(FRAGMENTO)
Se trata de acompañar en la vida que nos toca, a cada persona en el tramo de vida que le toca recorrer, siendo su compañero o compañera de vida. En ese acompañar, esas personas son quienes más nos aportan.
Su experiencia, su sabiduría y recorrido de vida tienen mucho que decir. Escucharles no solo es importante, sino profundamente enriquecedor. Cada conversación, cada historia y cada silencio compartido nos enseñan algo nuevo y nos transforman como personas.
(A.M)
De una ‘obligación’ nació la ‘devoción’: en mi caso, de un compromiso asumido por mi madre respecto a su tía carnal Maxi cuando esta tenía 98 años y vio que ya no podía vivir sola, pasé a ejercer de cuidadora dos años después al fallecer mi madre, trasladándome para cuidar a mi tía-abuela, que por entonces ya era centenaria.
Por mi trabajo, he oído muchas veces a personas voluntarias decir: “yo vine a dar, y recibo mucho más de lo que doy”; a mí me pasó lo mismo, fui a cuidar y acompañar, y me he sentido también cuidada y acompañada por ella hasta su fallecimiento con casi 107 años. Ha sido una experiencia de amor mutuo que será inolvidable para mí y estoy segura de que lo ha sido también para ella.
Por ello, cuando oigo hablar del cuidado como carga, renuncia, limitación de la vida de quien cuida, siento la necesidad de reclamar también su lado positivo, que en mi caso fue muy grande: aprendizaje, sentir que se estar haciendo algo bueno, sensación de valía, relaciones a través de ella que nunca hubiera imaginado, tener un modelo de cómo dejarse cuidar… Ojalá que nuestros discursos sobre el cuidado reconozcan las dos partes y den el verdadero valor que merece el cuidado de otras personas.

(REQUISITOS DE LA TAREA)
Por favor, repite tal cual el fragmento sobre el cuidado desde "Por mi trabajo, he" hasta "también para ella.".

(ENTRADAS EXTRAÍDAS)
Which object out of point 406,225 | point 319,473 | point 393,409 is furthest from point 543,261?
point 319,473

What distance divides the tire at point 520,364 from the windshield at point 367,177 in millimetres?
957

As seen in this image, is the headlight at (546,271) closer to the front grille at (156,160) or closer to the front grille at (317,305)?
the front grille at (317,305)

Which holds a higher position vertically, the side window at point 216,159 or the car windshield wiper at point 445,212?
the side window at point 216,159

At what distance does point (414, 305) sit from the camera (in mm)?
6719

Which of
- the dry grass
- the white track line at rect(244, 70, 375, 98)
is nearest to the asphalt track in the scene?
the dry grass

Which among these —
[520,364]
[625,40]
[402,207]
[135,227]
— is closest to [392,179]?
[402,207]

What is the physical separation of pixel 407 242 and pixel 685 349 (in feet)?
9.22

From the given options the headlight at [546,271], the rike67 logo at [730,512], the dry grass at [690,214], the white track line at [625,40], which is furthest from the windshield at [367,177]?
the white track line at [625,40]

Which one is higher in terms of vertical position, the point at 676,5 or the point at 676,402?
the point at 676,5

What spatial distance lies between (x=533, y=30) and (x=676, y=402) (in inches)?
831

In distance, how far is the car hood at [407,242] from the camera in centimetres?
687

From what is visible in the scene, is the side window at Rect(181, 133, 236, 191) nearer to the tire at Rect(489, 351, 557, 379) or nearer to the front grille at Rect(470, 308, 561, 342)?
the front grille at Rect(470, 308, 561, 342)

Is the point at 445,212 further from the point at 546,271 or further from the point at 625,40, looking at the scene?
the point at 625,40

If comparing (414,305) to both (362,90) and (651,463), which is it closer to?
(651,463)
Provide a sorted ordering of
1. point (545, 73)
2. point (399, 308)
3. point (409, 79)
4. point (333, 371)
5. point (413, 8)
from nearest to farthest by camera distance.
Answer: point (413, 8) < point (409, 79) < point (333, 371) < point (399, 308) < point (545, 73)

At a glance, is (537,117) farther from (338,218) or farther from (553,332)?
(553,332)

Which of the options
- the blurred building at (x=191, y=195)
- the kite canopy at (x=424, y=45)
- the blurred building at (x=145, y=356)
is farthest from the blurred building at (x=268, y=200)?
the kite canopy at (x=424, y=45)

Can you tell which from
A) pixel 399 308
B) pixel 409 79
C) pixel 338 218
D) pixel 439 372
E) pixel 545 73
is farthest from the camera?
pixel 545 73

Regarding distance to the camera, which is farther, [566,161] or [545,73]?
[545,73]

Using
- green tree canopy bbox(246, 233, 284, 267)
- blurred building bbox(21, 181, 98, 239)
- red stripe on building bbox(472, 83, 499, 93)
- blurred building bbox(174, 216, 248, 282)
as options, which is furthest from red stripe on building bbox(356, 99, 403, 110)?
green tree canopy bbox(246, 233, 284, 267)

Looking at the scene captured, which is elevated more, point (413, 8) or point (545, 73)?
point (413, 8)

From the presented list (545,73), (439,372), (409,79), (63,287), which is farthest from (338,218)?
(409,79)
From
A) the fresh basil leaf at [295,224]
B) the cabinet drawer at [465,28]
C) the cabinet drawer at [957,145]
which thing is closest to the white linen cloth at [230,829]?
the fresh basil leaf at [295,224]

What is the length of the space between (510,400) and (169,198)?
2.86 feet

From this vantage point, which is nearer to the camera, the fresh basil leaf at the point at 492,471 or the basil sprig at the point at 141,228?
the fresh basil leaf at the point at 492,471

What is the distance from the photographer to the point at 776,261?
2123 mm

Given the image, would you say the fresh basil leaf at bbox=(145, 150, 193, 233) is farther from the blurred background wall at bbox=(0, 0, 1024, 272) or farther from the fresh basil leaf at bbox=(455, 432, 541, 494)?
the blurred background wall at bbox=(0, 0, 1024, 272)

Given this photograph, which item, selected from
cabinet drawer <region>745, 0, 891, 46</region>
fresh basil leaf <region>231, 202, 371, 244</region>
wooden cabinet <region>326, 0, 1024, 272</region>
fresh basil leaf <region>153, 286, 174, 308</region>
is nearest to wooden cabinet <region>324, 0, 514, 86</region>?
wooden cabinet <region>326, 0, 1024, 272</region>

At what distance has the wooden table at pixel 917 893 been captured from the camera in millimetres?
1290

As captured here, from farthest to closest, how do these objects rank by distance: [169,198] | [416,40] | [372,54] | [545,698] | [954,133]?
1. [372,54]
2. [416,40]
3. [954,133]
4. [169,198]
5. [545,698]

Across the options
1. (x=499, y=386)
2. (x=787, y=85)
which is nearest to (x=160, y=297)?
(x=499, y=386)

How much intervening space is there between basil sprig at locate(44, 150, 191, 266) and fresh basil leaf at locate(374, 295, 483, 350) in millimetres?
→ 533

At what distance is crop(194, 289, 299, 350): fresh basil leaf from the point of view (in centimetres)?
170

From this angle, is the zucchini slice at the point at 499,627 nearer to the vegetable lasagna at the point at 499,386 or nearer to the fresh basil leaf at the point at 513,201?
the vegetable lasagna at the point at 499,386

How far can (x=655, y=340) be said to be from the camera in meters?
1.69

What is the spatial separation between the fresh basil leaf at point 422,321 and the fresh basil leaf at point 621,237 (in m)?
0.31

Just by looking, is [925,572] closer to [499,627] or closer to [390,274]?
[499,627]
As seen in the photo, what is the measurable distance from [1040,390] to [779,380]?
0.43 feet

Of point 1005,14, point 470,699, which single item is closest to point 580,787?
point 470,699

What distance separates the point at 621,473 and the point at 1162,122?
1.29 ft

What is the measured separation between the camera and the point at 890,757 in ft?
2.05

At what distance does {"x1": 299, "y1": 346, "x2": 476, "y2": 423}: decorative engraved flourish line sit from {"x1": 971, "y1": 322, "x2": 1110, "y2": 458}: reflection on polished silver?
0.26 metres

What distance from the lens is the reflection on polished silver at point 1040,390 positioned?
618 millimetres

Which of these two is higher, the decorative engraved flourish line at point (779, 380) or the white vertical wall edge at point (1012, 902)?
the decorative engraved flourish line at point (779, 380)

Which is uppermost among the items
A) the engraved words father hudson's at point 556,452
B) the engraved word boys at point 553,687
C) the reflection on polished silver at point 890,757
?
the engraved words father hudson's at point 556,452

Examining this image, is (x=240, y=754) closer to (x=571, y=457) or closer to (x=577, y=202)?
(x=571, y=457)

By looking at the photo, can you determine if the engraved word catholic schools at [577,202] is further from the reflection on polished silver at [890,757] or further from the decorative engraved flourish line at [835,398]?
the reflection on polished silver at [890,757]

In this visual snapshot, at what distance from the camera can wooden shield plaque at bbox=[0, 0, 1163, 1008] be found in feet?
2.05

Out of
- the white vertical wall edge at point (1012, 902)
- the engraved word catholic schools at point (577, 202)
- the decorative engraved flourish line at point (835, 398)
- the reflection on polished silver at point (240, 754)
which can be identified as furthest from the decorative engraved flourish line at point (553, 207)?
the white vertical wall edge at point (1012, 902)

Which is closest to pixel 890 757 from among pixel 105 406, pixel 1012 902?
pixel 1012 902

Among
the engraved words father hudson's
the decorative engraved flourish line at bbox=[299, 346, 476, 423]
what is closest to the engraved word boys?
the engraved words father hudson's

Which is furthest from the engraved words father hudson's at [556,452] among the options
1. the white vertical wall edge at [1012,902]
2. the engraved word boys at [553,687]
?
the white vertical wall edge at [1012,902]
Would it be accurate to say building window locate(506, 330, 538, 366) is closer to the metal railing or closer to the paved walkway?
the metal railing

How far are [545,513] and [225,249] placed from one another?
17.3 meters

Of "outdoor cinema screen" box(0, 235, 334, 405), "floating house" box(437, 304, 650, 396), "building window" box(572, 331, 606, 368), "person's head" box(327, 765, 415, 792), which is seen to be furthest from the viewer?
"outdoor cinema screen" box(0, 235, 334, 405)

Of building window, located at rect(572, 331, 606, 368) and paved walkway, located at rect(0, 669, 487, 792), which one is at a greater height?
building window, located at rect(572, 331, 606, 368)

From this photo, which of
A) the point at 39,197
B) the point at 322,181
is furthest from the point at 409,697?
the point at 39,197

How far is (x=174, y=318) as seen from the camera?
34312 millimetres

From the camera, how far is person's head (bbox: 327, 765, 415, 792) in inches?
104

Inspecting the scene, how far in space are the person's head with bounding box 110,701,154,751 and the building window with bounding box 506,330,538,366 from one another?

(TAREA RESUELTA)
Por mi trabajo, he oído muchas veces a personas voluntarias decir: “yo vine a dar, y recibo mucho más de lo que doy”; a mí me pasó lo mismo, fui a cuidar y acompañar, y me he sentido también cuidada y acompañada por ella hasta su fallecimiento con casi 107 años. Ha sido una experiencia de amor mutuo que será inolvidable para mí y estoy segura de que lo ha sido también para ella.